An observation period of 2 h after surgery is recommended for prompt detection of possible delayed bleeding. During this time, it is mandatory to be alert for hematomas on the floor of the mouth when patients complain of a protruding tongue, hemorrhage, or respiratory distress. Although no reports of death secondary to sublingual hematoma formation have been published, it is a potentially life-threatening complication, and airway security is the priority in these patients [21].

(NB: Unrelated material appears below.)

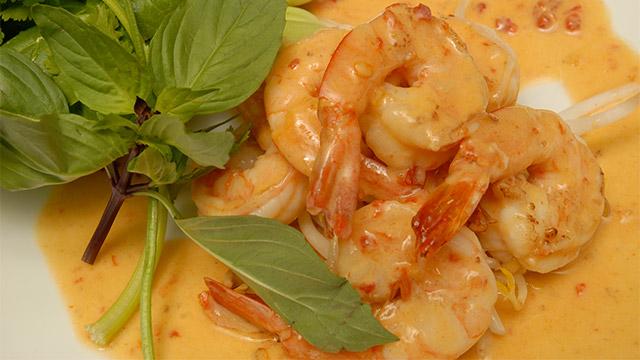 Crevettes épicées au lait de coco et herbes thaïlandaises fraîches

Further protocol and guidelines from experts are needed for surgery in the anterior mandible during implant placement.
5. Take Home Message
The mouth floor hemorrhage can happen not only for a cortical plate perforation during bone drilling and injury of a lingual vessel as reported by the literature. As sowed in this report, even the manipulation of buccal and lingual flaps mandatory in the GBR technique can lead to this complication. Prevention of adopting meticulous surgical techniques should be emphasized.
Consent
Written approval and informed consent were obtained. Patients agreed to use their information and images for scientific purposes.
Conflicts of Interest
The authors declare no conflicts of interest.
Author Contributions
D.S.: conceptualization, project administration, investigation, writing—original draft and supervision. S.M.: conceptualization, data curation, formal analysis, investigation. R.P.: writing—original draft. A.S.: conceptualization, supervision, methodology, and writing—review and editing. L.P.: investigation. G.S.: writing—review and editing. G.N.: investigation. A.B.: project administration.
Funding
No funding was received for this manuscript.
Open Research
Data Availability Statement
The data used to support the findings of this study are included within the article.